Data Scientist

Parkar • Full-time • Atlanta, GA, US • 23h ago

Job Title: Data Scientist

Location: Atlanta, GA (Remote)

Job Type: Long-Term Contract

About The Role

We are seeking a highly motivated and skilled Data Scientist with strong expertise in data science fundamentals, machine learning (ML), and large language models (LLMs). The ideal candidate will have hands-on experience working with Databricks and Azure ecosystems, including PySpark for data processing and LLM tuning within Databricks. This role involves building and optimizing data science solutions that leverage cloud-based technologies to deliver business value.

Key Responsibilities

Design, develop, and deploy data science and ML solutions on Databricks (Azure environment).
Work on end-to-end ML lifecycle, from data preparation and feature engineering to model training, evaluation, and deployment.
Apply LLM fine-tuning and optimization techniques within Databricks for domain-specific use cases.
Utilize PySpark for distributed data processing, cleaning, and transformation.
Collaborate with data engineers, cloud architects, and business stakeholders to ensure seamless integration of ML models into production workflows.
Conduct exploratory data analysis (EDA), statistical modeling, and hypothesis testing to extract insights from structured and unstructured data.
Stay updated on the latest advancements in AI/ML, LLMs, and Databricks capabilities to bring innovative solutions.
Document methodologies, experiments, and best practices for knowledge sharing.

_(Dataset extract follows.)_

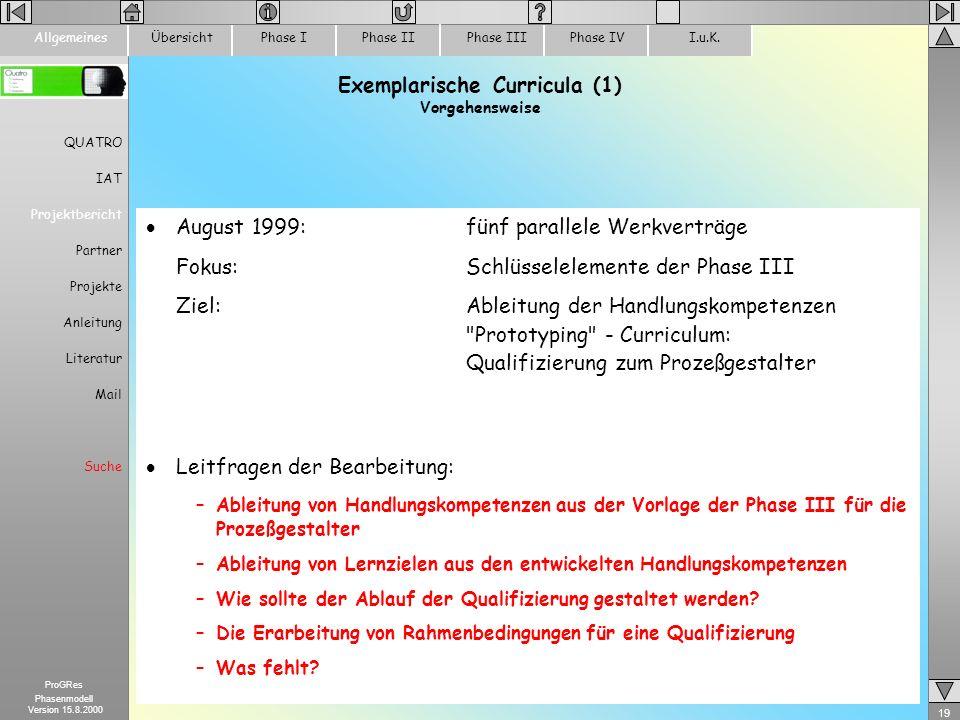 19 ProGRes Phasenmodell Version 15.8.2000 ÜbersichtPhase IPhase IIPhase IIIPhase IVI.u.K.Allgemeines Exemplarische Curricula (1) Vorgehensweise August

Required Skills & Qualifications

Bachelor’s/Master’s degree in Computer Science, Data Science, Statistics, AI/ML, or related field.
Proven experience as a Data Scientist with exposure to ML and NLP projects.
Strong hands-on experience with Databricks on Azure (MLflow, Delta Lake, Databricks ML).
Proficiency in PySpark for large-scale data processing.
Experience in training, fine-tuning, and deploying LLMs within Databricks environment.
Strong programming skills in Python and familiarity with ML frameworks (TensorFlow, PyTorch, Scikit-learn, Hugging Face).
Solid understanding of data science workflows: data wrangling, feature engineering, model development, and evaluation.
Working knowledge of Azure cloud services (Azure Data Lake, Azure Synapse, Azure ML).
Strong problem-solving, analytical thinking, and communication skills.

Good-to-Have Skills

Experience with MLOps practices and tools (CI/CD for ML, MLflow).
Knowledge of vector databases and LLM deployment pipelines.
Familiarity with prompt engineering and RAG (Retrieval-Augmented Generation) techniques.
Exposure to generative AI projects on cloud platforms.